Trade creditors are obligations to pay for goods or services that have been acquired in the ordinary course of business from suppliers. Amounts payable are classified as current liabilities if payment is due within one year or less. If not, they are presented as non-current liabilities. Trade creditors are recognised initially at transaction price and subsequently measured at amortised cost using the effective interest method.

Financial liabilities are derecognised when the company’s contractual obligations expire or are discharged or cancelled.

2. Employees

2024 2023
Number Number
Monthly average number of persons employed by the Company during the year, including directors 4 4

3. Intangible assets

Other intangible assets Total
£ £
Cost
At 01 May 2023 237,446 237,446
At 30 April 2024 237,446 237,446
Accumulated amortisation
At 01 May 2023 74,191 74,191
Charge for the financial year 47,489 47,489
At 30 April 2024 121,680 121,680
Net book value
At 30 April 2024 115,766 115,766
At 30 April 2023 163,255 163,255

4. Tangible assets

Plant and machinery etc. Total
£ £
Cost
At 01 May 2023 19,577 19,577
Additions 5,107 5,107
At 30 April 2024 24,684 24,684
Accumulated depreciation
At 01 May 2023 4,939 4,939
Charge for the financial year 4,224 4,224
At 30 April 2024 9,163 9,163
Net book value
At 30 April 2024 15,521 15,521
At 30 April 2023 14,638 14,638

5. Debtors

2024 2023
£ £
Trade debtors 47,503 557
Corporation tax 0 30,000
Other debtors 15,061 11,052
62,564 41,609

6. Creditors: amounts falling due within one year

2024 2023
£ £
Trade creditors 61,238 84,818
Other taxation and social security 13,951 4,550
Other creditors 2,764 75,613
77,953 164,981

7. Called-up share capital

2024 2023
£ £
Allotted, called-up and fully-paid
19,881 Ordinary shares of £ 0.0001 each (2023: 16,677 shares of £ 0.0001 each) 2 2

During the year 3,204 new ordinary £0.001 shares were issued for consideration of £598,385

8. Financial commitments

Pensions

The Company operates a defined contribution pension scheme for the directors and employees.
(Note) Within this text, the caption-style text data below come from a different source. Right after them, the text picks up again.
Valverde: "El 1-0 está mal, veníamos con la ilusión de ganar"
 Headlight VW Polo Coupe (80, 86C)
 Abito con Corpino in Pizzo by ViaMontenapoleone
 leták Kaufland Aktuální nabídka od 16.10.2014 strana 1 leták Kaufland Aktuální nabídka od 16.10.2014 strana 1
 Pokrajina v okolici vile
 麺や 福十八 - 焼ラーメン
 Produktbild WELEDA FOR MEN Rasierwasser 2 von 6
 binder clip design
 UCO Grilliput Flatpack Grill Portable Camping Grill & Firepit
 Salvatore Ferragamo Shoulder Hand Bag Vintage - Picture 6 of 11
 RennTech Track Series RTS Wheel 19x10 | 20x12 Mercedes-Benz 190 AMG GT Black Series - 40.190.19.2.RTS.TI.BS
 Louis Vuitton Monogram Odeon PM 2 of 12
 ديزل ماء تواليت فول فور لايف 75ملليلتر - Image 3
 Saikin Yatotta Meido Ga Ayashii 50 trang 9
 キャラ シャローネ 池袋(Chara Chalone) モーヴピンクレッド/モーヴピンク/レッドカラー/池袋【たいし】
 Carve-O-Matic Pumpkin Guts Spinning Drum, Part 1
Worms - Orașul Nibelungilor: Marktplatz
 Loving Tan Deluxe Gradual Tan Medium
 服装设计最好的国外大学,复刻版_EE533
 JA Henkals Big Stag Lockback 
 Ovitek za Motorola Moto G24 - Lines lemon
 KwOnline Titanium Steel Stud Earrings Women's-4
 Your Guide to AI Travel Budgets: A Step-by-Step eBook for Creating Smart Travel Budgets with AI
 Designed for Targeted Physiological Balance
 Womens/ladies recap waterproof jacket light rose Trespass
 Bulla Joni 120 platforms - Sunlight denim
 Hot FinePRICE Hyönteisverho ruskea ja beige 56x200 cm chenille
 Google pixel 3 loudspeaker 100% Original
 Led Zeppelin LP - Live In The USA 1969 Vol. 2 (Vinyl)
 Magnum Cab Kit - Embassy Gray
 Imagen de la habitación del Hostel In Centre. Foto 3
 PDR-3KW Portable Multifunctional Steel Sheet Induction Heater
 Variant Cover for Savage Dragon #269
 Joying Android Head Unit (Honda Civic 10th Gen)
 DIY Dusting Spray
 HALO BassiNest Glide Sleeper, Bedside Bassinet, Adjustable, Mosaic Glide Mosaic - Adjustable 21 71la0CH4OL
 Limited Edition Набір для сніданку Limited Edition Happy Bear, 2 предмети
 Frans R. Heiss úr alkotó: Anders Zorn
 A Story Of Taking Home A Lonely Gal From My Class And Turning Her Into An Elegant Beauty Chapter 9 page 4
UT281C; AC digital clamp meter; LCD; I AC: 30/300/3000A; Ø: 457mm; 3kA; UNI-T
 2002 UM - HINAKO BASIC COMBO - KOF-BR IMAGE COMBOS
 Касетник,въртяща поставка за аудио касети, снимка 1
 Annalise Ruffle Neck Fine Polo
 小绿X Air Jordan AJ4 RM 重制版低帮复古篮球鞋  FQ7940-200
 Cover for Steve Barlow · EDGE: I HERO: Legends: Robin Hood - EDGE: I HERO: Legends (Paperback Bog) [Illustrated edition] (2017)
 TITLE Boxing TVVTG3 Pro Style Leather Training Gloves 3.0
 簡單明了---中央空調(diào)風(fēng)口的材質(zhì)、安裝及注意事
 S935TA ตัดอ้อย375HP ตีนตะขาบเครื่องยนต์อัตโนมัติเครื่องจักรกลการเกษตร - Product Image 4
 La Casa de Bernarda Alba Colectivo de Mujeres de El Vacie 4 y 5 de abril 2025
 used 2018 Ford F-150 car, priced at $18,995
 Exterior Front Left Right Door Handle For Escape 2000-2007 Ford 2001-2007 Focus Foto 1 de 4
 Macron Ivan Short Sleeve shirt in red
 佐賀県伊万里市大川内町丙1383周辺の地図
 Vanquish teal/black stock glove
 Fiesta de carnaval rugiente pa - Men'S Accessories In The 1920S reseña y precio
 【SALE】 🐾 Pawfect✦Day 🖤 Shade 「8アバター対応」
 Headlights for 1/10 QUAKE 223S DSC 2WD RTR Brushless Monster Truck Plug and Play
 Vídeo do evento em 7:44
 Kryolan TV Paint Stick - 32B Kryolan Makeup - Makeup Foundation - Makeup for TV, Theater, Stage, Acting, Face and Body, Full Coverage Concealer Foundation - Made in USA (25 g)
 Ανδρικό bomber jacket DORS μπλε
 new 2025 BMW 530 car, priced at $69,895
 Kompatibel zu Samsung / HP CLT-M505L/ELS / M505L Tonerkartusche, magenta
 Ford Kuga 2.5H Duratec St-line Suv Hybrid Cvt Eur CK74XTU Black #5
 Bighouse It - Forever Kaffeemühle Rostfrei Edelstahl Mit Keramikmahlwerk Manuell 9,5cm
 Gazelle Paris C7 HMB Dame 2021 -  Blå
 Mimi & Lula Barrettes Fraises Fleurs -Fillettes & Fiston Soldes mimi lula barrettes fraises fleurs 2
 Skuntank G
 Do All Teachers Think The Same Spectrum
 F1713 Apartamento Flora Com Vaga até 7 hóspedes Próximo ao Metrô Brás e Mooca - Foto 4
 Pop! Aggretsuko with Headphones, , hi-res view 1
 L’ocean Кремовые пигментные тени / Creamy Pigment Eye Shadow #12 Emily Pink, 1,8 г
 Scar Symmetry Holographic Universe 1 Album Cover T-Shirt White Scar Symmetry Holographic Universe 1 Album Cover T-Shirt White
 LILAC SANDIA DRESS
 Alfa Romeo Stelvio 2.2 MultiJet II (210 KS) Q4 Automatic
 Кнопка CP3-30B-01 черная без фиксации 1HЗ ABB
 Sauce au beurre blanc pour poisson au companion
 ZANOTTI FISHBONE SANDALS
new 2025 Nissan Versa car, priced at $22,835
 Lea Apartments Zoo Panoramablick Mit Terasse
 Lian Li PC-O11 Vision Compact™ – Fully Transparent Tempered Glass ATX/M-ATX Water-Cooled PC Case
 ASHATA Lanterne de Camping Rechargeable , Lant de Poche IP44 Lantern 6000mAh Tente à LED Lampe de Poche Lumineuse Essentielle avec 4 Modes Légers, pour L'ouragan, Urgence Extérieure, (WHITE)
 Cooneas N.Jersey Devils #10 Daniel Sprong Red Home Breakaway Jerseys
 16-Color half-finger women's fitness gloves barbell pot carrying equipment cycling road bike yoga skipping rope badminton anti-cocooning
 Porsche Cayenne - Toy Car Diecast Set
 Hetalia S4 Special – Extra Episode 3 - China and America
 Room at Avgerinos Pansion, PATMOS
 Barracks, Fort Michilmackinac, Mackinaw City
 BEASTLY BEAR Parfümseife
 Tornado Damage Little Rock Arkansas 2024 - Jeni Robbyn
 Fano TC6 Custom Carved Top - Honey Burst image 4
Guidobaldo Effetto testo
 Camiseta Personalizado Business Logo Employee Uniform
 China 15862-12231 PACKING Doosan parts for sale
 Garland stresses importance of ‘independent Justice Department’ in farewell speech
The assets of the scheme are held separately from those of the Company in an independently administered fund.

2024 2023
£ £
Unpaid contributions due to the fund (inc. in other creditors) 335 265

9. Events after the Balance Sheet date

On 22 November 2024, 6,879 ordinary £0.0001 shares were allotted following the conversion of a loan note dated 25 February 2022, as varied by amendment and restatement agreement dated 19 May 2023.

10. Capital contribution reserve

This reserve includes the amount allocated as equity on discounting of the company's convertible debt at a market rate of interest.

11. Other reserves

This reserve includes the equity component of convertible debt once terms of any convertible loan note agreement have been satisfied, such that it is recognised as equity.